SOURCE TEXT:
□ □ □ □

Regular readers of Str8 Up With A Twist know that I run. I run so that I can eat. I run to keep the weight off. I run in the hope that maybe I won't come down with diabetes. I run to keep my sanity. I run for the eye candy.
If I had only known that I could have been a piece of art (instead of a piece of meat), I might have considered traveling across the pond to be a part of Martin Creed's Work No. 850. I realize that I would not be immortalized like Michelangelo's Daivd. However, it would have been cool to say I was a part of a piece of art. I know. I can always pose naked in a Spencer Tunick photo; not sure that the world is ready for that.
Anywho, I enjoyed reading the following article
Sprinters dash across Tate Britain
By FARAH NAYERI
Bloomberg
Martin Creed, the artist who won the 2001 Turner Prize with lights going on and off, presented his latest work on Monday: a runner sprinting every 30 seconds through Tate Britain's Duveen sculpture gallery in London.
For his Work No. 850, Creed, 39, advertised in running magazines to recruit semi-professionals age 18 or older. Employed by Tate, they are paid 10 pounds ($19.95) an hour to make 15 runs per half-hour shift.

□ □ □ □

DATA EXCERPTS:
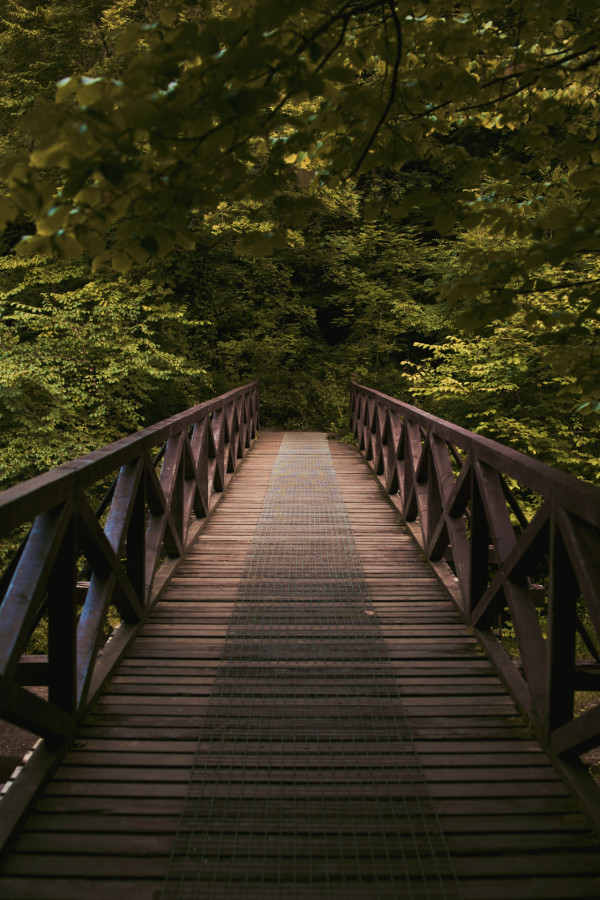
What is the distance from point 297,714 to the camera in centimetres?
227

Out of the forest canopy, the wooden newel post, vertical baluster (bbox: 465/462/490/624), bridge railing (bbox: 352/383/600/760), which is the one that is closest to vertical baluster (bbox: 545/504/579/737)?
bridge railing (bbox: 352/383/600/760)

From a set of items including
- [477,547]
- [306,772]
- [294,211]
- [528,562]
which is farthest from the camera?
[477,547]

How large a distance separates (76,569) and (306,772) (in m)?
1.02

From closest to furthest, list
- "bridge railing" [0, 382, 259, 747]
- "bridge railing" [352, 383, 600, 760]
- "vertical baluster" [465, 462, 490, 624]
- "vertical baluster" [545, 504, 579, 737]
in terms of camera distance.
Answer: "bridge railing" [0, 382, 259, 747] < "bridge railing" [352, 383, 600, 760] < "vertical baluster" [545, 504, 579, 737] < "vertical baluster" [465, 462, 490, 624]

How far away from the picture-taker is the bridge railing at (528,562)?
1826 millimetres

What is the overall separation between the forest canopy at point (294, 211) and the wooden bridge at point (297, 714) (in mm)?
927

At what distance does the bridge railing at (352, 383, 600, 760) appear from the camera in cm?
183

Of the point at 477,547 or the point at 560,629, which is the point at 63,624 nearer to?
the point at 560,629

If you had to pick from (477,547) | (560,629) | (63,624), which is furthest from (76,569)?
(477,547)

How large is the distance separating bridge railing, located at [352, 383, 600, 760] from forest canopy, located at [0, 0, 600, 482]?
0.73 meters

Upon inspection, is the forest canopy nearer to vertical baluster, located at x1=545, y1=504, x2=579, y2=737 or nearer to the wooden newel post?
the wooden newel post

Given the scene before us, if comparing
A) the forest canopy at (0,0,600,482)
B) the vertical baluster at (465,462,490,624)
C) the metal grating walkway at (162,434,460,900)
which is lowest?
the metal grating walkway at (162,434,460,900)

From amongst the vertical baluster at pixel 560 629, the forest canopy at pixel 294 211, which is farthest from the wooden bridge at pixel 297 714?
the forest canopy at pixel 294 211

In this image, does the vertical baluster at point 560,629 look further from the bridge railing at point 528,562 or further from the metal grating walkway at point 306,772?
the metal grating walkway at point 306,772
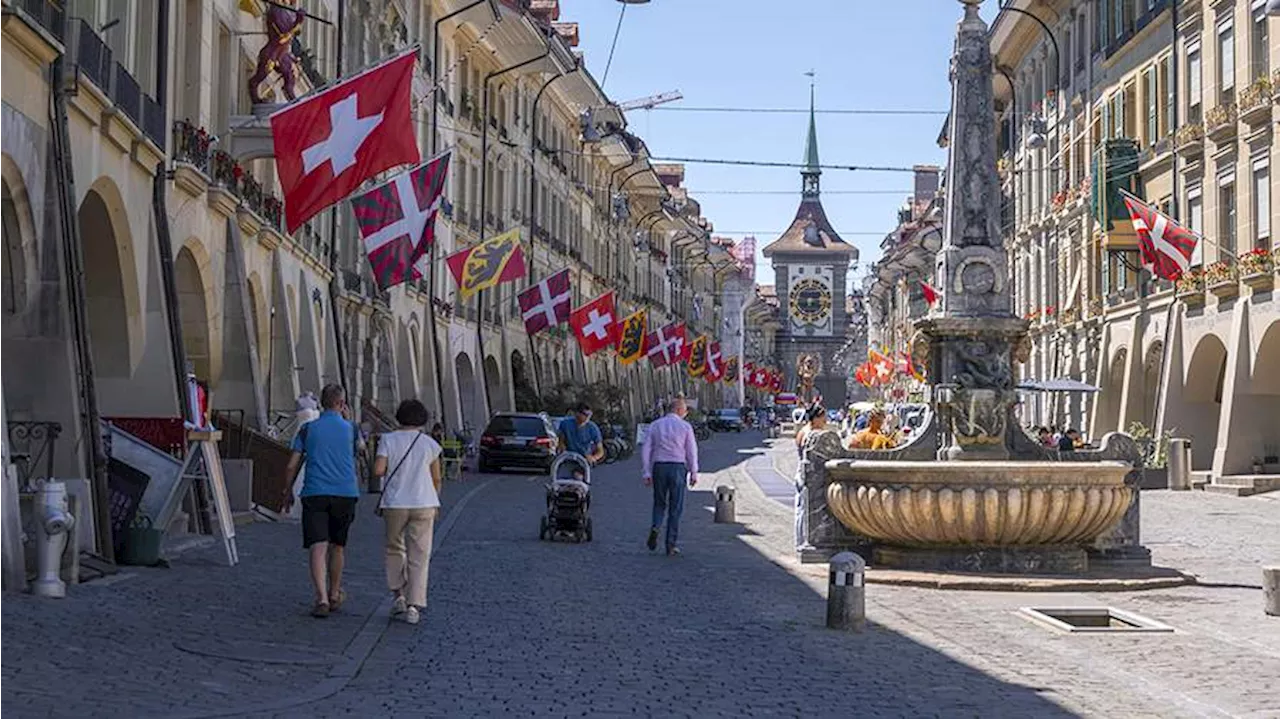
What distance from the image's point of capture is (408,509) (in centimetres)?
1292

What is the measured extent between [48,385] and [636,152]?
7189 centimetres

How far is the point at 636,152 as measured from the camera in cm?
8719

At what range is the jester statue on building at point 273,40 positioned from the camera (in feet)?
89.4

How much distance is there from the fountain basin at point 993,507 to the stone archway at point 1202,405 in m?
24.8

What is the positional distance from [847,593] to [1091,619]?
2276mm

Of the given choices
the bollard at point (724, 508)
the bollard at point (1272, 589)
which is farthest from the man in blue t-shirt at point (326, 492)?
the bollard at point (724, 508)

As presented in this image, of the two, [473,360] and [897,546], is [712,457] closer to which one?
[473,360]

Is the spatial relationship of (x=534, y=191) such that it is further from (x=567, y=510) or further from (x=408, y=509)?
(x=408, y=509)

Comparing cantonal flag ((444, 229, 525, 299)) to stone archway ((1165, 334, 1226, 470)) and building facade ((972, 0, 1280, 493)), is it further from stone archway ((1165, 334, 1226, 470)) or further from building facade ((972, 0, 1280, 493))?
stone archway ((1165, 334, 1226, 470))

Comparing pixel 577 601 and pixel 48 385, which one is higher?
pixel 48 385

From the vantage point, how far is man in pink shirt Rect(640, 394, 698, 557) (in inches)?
779

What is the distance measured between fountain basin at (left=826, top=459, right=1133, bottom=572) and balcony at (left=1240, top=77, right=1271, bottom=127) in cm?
1992

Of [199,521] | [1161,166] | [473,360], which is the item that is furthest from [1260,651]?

□ □ □ □

TASK TO COMPLETE: Extend the blog post about running and Martin Creed's sprinting artwork at Tate Britain, picking up right after its last sentence.

THE ANSWER:
"Running is good to look at," said the artist, dressed in a navy summer suit, as sprinters in shorts whizzed by, one by one, through the columned corridor. Creed himself made a couple of dashes in his suit. "It makes me happy to watch people run."
"We've done a lot of these over the years, but nothing quite like this," Tate Britain Director Stephen Deuchar said of the Creed project.
The Tate had "a history of taking on quite a few difficult commissions," he said, citing Doris Salcedo's recent concrete crack at Tate Modern (Shibboleth), and Carsten Hoeller's slides (Test Site).
"There is something inherently absurd in the idea of a runner passing every 30 seconds for four and a half months," Deuchar said.
Still, he said, Creed's was an "extraordinary piece" that should be taken as "a kind of metaphor for life being the opposite of stillness and death."
Tate Britain's Duveen Galleries Commission, for which Creed made the piece, is now an annual event, thanks to Sotheby's sponsorship.
Puma AG provided the sports clothes and shoes worn by the runners, which they were allowed to choose. A pool of 50 people will make the 30-second race from 10 a.m. to 6 p.m. daily in a complex logistical operation.
Explaining his work to a huddle of reporters, Creed said the sprinters will "slow down if there's some obstruction," and "weave around people" during visiting hours.
Visitors are not allowed to run with them.
The exhibition runs from July 1 through Nov. 16. For more information, click here.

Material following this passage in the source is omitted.